[EXCERPTED DATA]
= = = = = = =
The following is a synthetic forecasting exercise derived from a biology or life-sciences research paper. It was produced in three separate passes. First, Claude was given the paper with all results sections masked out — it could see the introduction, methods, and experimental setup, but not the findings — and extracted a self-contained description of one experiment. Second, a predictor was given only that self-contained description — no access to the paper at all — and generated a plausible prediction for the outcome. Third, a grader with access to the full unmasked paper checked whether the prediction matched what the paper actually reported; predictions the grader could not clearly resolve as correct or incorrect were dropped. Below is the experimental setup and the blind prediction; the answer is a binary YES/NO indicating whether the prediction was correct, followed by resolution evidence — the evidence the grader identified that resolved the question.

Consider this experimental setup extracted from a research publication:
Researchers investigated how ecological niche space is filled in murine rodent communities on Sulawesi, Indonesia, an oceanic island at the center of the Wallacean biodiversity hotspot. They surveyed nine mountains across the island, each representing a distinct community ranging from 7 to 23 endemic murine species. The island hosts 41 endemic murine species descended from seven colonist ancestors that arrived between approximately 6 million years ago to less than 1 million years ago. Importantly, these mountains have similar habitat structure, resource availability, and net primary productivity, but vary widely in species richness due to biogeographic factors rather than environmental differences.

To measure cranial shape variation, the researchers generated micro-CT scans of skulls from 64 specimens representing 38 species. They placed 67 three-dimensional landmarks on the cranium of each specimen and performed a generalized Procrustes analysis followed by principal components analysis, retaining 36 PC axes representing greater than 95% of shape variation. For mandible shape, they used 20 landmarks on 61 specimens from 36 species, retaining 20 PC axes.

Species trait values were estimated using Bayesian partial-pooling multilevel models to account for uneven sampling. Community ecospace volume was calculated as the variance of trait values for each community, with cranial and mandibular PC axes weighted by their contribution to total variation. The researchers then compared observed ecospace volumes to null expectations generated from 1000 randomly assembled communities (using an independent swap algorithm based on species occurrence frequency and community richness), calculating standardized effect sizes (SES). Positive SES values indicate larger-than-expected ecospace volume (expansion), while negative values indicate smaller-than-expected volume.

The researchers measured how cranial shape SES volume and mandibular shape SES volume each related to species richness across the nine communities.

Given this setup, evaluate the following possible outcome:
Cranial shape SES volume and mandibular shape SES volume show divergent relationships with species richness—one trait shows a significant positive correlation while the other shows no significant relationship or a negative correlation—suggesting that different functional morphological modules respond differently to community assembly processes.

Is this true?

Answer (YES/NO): YES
= = = = = = =
[ACTION ITEM] Your reply should hold only the lines from the first line of the records through the one with "Consider this experimental", reproduced word for word.

[TASK ANSWER]
The following is a synthetic forecasting exercise derived from a biology or life-sciences research paper. It was produced in three separate passes. First, Claude was given the paper with all results sections masked out — it could see the introduction, methods, and experimental setup, but not the findings — and extracted a self-contained description of one experiment. Second, a predictor was given only that self-contained description — no access to the paper at all — and generated a plausible prediction for the outcome. Third, a grader with access to the full unmasked paper checked whether the prediction matched what the paper actually reported; predictions the grader could not clearly resolve as correct or incorrect were dropped. Below is the experimental setup and the blind prediction; the answer is a binary YES/NO indicating whether the prediction was correct, followed by resolution evidence — the evidence the grader identified that resolved the question.

Consider this experimental setup extracted from a research publication:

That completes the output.